Today in 1887, Dorr E. Felt was granted a second patent for the Comptometer, a mechanical calculator.
Adding machines were used by accountants, bankers and merchants to add and subtract, multiply and divide, often with a paper tape record of the calculation. Constantly improved, the Comptometer was manufactured and successfully sold until the mid-1970s, when the transition from mechanical and electromechanical devices to electronic devices was completed.
In 1916, Felt gave a lecture on “Mechanical Arithmetic, or the history of the counting machine,” in which he recalled putting together the first Comptometer:
When I first thought of making a calculating machine, I was working in a machine shop. I was running a planer. A planer has a tool that runs back and forth across one or more notches according to how you adjust it. I said, "Why can't that be used for counting?"
I thought about it all night, and pretty soon I said, "I will make such a machine."
I had a friend who was an electrical engineer, and I told him what I was going to do, and said: "In ninety days every office in the United States will be doing its calculating by machinery."
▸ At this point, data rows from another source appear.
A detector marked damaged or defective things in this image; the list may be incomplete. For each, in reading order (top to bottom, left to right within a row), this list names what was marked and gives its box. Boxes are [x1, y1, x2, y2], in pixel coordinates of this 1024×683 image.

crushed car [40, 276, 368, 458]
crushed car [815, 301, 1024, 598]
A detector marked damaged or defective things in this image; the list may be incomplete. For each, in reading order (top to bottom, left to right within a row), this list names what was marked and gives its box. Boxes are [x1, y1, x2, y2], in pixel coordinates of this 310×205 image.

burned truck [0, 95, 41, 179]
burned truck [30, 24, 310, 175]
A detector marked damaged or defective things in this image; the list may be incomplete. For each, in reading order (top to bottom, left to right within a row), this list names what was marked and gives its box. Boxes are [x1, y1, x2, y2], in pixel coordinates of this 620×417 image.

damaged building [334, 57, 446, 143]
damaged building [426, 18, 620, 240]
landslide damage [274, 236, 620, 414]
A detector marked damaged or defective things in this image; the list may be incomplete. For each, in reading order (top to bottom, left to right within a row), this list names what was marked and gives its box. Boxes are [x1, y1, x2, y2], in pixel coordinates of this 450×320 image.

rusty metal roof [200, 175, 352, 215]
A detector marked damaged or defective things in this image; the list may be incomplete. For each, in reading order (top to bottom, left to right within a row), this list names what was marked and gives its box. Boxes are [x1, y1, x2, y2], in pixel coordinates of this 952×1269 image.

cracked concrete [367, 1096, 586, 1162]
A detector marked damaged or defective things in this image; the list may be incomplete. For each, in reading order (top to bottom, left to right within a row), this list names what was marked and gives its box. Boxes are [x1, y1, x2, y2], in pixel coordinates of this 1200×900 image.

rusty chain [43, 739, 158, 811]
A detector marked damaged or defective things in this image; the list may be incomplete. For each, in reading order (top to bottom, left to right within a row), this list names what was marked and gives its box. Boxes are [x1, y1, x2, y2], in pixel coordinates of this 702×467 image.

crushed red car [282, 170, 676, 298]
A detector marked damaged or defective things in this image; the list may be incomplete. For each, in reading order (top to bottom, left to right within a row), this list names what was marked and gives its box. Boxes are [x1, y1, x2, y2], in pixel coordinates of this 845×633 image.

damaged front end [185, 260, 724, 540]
So I went to the grocery and bought a macaroni box to make the frame of. I went to the butcher and bought skewers to make the keys of, and to the hardware store and bought staples, and to the bookstore and bought rubber bands to use for springs. I went to work to make a calculating machine, expecting to have thousands in use in ninety days. I began on Thanksgiving Day, because that was a holiday, and worked that day, and Christmas and New Year's, but I didn't get it done in three days. It was a long time before I got it done.